You should now be able to infect a cell on the map and see the disease spread on each time step.
Unfortunately, you cannot simply call m.time_step in a for loop to produce multiple outputs. Matplotlib would only display the last plot.
We would also like our cells to be able to recover from the infection. In our model, we will recover after a certain number of time-steps. The variable recovery_time (near the beginning of the file) specifies after how many time steps a cell recovers. When a cell recovers, it’s state moves from “I” to “S”. Modify the Cell class and the process method to allow recovery.

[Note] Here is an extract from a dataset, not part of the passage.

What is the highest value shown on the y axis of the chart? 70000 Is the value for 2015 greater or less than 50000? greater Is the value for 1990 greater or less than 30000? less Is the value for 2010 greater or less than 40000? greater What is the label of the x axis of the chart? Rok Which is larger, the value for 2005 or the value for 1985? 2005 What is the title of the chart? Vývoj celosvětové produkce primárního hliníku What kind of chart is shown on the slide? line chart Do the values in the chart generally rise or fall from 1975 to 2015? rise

Finally, some cells may not recover from an infection and will die instead. Our model assumes that an infected cell dies with a certain probability in each time step. The probability depends on the number of time steps that the cell has been infected. The probability of dying, giving the number of time steps, is normally distributed. So, for example, a particularly deadly disease might kill most people on time step 3 after becoming infected. Some people might die earlier and some might survive longer (or long enough to recover).
The function pdeath(x, mean, stdev) models the mortality of a cell using the normal distribution (this has already been implemented). You can think of it as returning the probability that an infected cell dies at time step x. The mean represents the average time step at which people typically die. Modify the process(self) method. Use the random.random() function to obtain a random float between 0.0 and 1.0 and use it to decide if the cell dies or not. Note: The order in which each cell is processed matters. When a cell is processed, first decide if the cell recovers, then if it dies. Then, if it is still infected, proceed to infect adjacent cells, as described above.
Finally, modify the parameters of the model (virality, recovery time, mean and standard deviation for the normal distribution) and see how the disease spreads. Infect any cell, as in the example above, and repeatedly call time_step() to advance the simulation. The most interesting (and horrible) part about modeling deadly infectious diseases is to study the interaction between mortality and virulence. A particularly deadly disease may kill the hosts before they can infect others, thereby preventing the disease from spreading further (this has happened in the case of Ebola epidemics). Many diseases are usually harmless but may be extremely virulent (such as the flu or common cold), or hosts can stay infectious for a long time (for example, herpes). Changing the parameters a little bit can have devastating consequences!